The stemness-related classifier could serve as a potential prognostic and treatment predictor and assist physicians in selecting effective treatment strategies for patients with LUSC in clinical practice.
癌症干细胞特性已被证明会影响多种癌症的肿瘤发生、转移和耐药性,包括肺鳞状细胞癌(LUSC)。我们旨在开发一种临床适用的干细胞亚型分类器,以帮助医生预测患者的预后和治疗反应。
本研究从 TCGA 和 GEO 数据库中收集了 RNA-seq 数据,使用单类逻辑回归机器学习算法计算转录干细胞指数(mRNAsi)。通过无监督共识聚类来确定基于干细胞的分类。使用免疫浸润分析(ESTIMATE 和 ssGSEA 算法)方法来研究不同亚型的免疫浸润状态。使用肿瘤免疫功能障碍和排除(TIDE)和免疫表型评分(IPS)来评估免疫治疗反应。使用 pRRophetic 算法来估计化疗和靶向药物的效率。使用两种机器学习算法(LASSO 和 RF)和多变量逻辑回归分析来构建新的干细胞相关分类器。
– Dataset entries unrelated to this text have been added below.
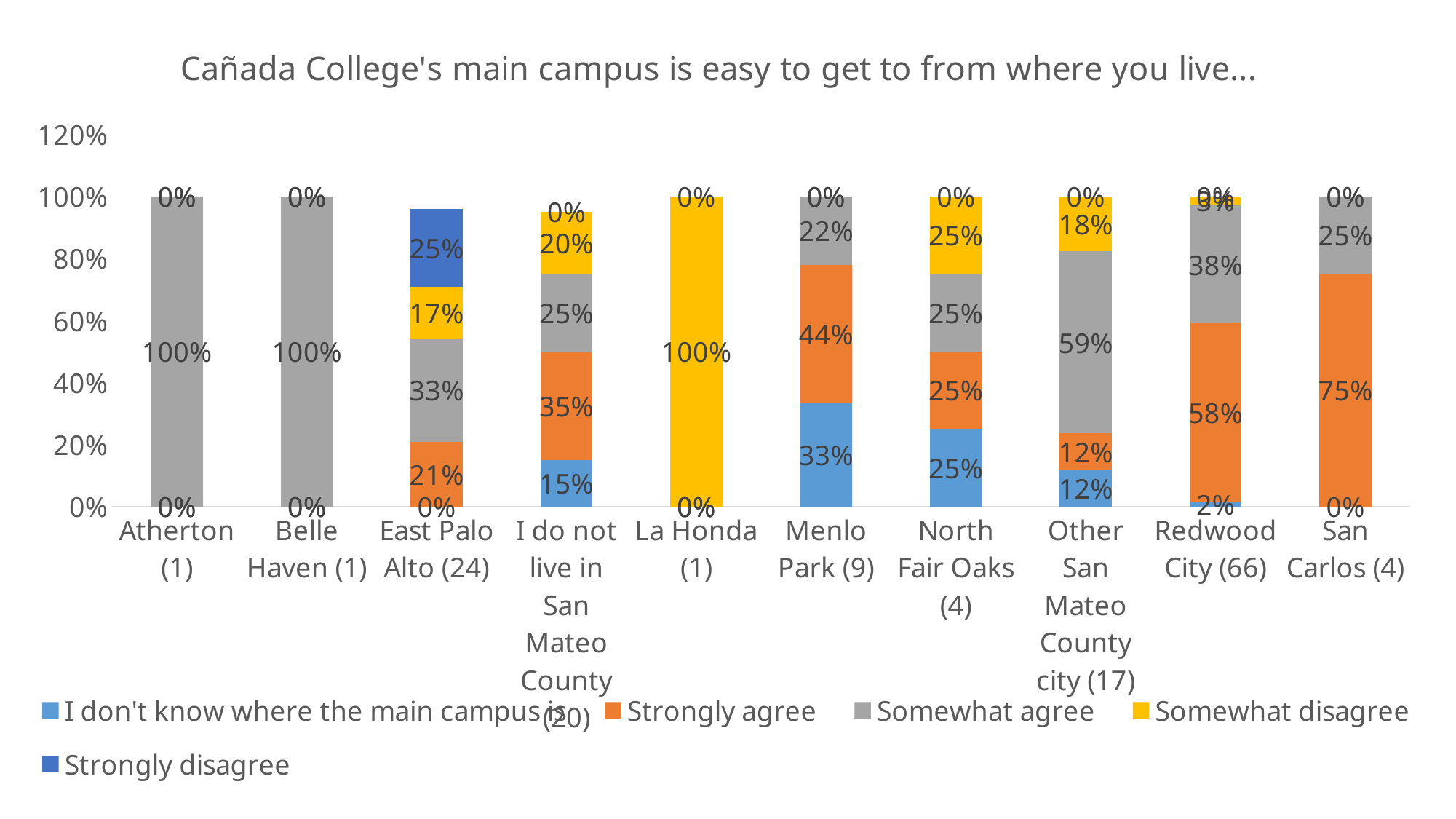
What is the Strongly disagree value for East Palo Alto (24)? 25% What kind of chart is shown on the slide? Stacked bar chart How many series does the legend list? 5 What is the 'I don't know where the main campus is' value for Menlo Park (9)? 33% What is the Somewhat agree value for Other San Mateo County city (17)? 59% What is the difference between the Strongly agree values for Redwood City (66) and Menlo Park (9)? 14% Which is larger: the Somewhat agree value for Redwood City (66) or for East Palo Alto (24)? Redwood City (66) How many categories are shown on the x axis? 10 What is the Somewhat disagree value for La Honda (1)? 100% Which category has the highest Strongly agree value? San Carlos (4) Which category has the highest Strongly disagree value? East Palo Alto (24) What is the Strongly agree value for San Carlos (4)? 75%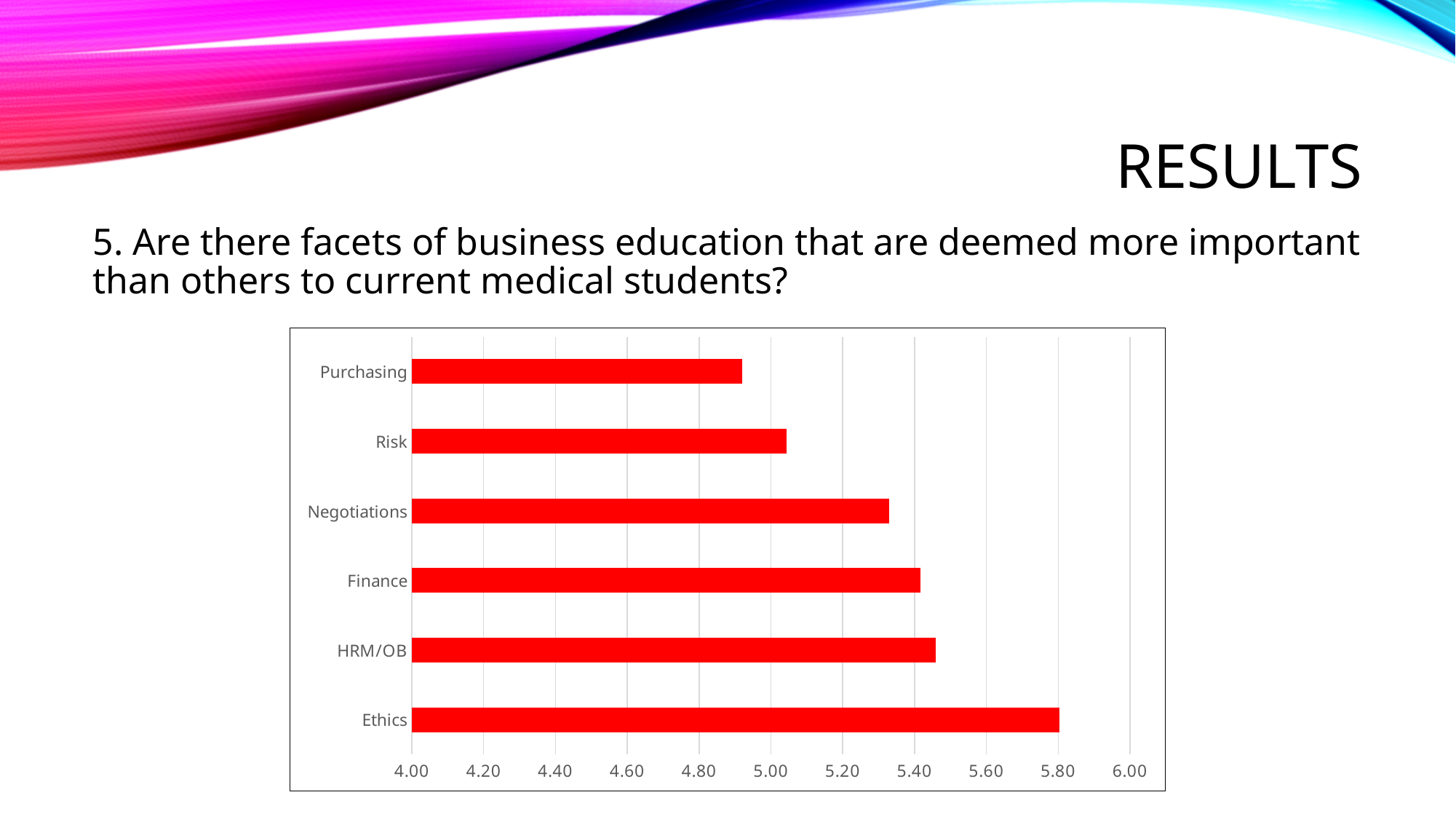
How many categories are plotted in the chart? 6 Which has a larger value, Negotiations or Risk? Negotiations Which category has the lowest value in the chart? Purchasing Is the value for HRM/OB greater or less than 5.40? greater Is the value for Ethics greater or less than 5.60? greater Which has a larger value, Ethics or Finance? Ethics Is the value for Purchasing greater or less than 5.00? less Which category has the highest value in the chart? Ethics What colour are the bars in the chart? red What type of chart is shown on the slide? bar chart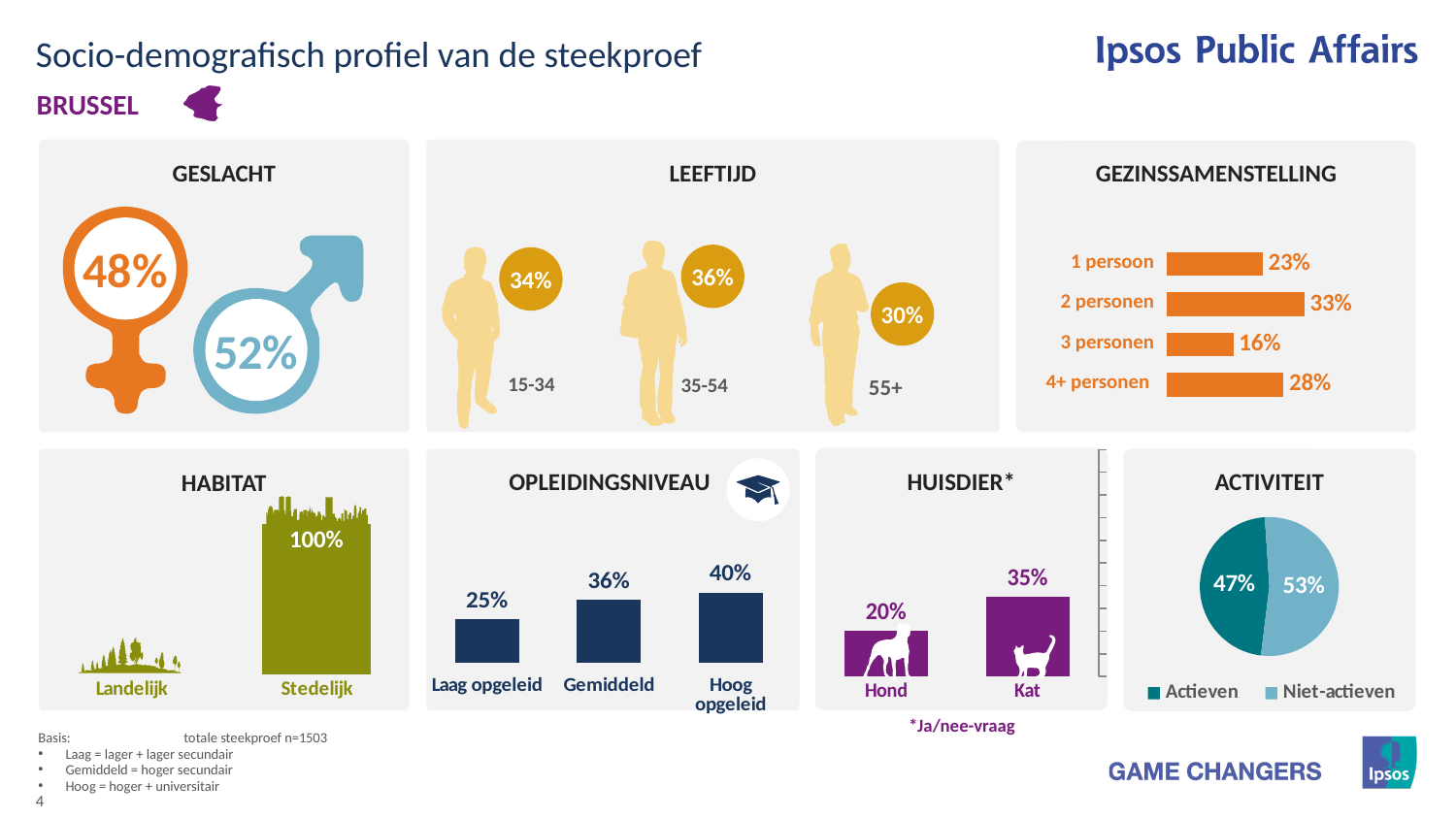
In the HUISDIER chart, what is the difference between Kat and Hond? 15% In the ACTIVITEIT chart, what share of the pie is Actieven? 47% In the GEZINSSAMENSTELLING chart, what is the value for 2 personen? 33% How many categories does the GEZINSSAMENSTELLING chart show? 4 How many series does the legend of the ACTIVITEIT chart list? 2 In the OPLEIDINGSNIVEAU chart, what is the value for Gemiddeld? 36% In the GEZINSSAMENSTELLING chart, which category has the lowest value? 3 personen In the GEZINSSAMENSTELLING chart, what is the difference between 4+ personen and 1 persoon? 5% In the OPLEIDINGSNIVEAU chart, which category has the highest value? Hoog opgeleid In the OPLEIDINGSNIVEAU chart, do the values rise or fall from Laag opgeleid to Hoog opgeleid? rise In the HUISDIER chart, which is larger, Hond or Kat? Kat What kind of chart is the ACTIVITEIT chart? pie chart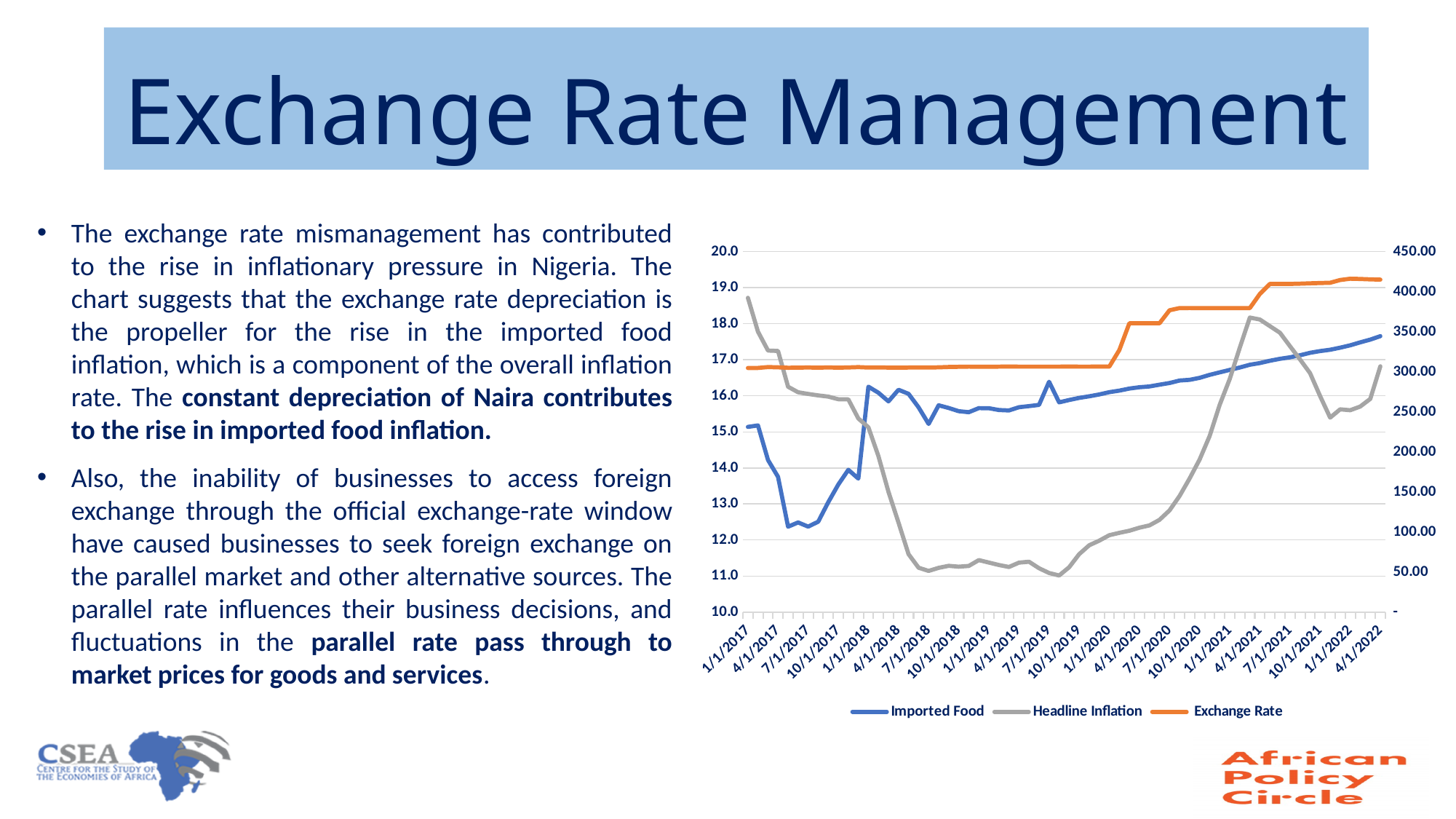
Is the Headline Inflation value at 1/1/2017 greater or less than 18.0? greater At 7/1/2018, which is higher: Imported Food or Headline Inflation? Imported Food Is the Headline Inflation value at 7/1/2018 greater or less than 12.0? less At 1/1/2017, which is higher: Headline Inflation or Imported Food? Headline Inflation Is the Exchange Rate value at 4/1/2022 greater or less than 400.00? greater Which colour is used for the Exchange Rate line? Orange What kind of chart is shown on the slide? Line chart Does the Exchange Rate line generally rise or fall from 1/1/2017 to 4/1/2022? Rise How many series does the chart legend list? 3 Which series are listed in the chart legend? Imported Food, Headline Inflation, Exchange Rate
我们观察到高-mRNAsi 组的患者比低-mRNAsi 组的患者预后更好。接下来,我们鉴定了 190 个与干细胞相关的差异表达基因(DEGs),这些基因可以将 LUSC 患者分为两个干细胞亚型。mRNAsi 评分较高的干细胞亚型 B 组的患者总生存期(OS)优于干细胞亚型 A 组。免疫治疗预测表明,干细胞亚型 A 对免疫检查点抑制剂(ICIs)的反应更好。此外,药物反应预测表明,干细胞亚型 A 对化疗的反应更好,但对表皮生长因子受体酪氨酸激酶抑制剂(EGFR-TKIs)的耐药性更高。最后,我们构建了一个基于九个基因的分类器来预测患者的干细胞亚型,并在独立的 GEO 验证集中进行了验证。这些基因的表达水平也在临床肿瘤标本中进行了验证。
干细胞相关分类器可作为一种潜在的预后和治疗预测指标,帮助医生在临床实践中为 LUSC 患者选择有效的治疗策略。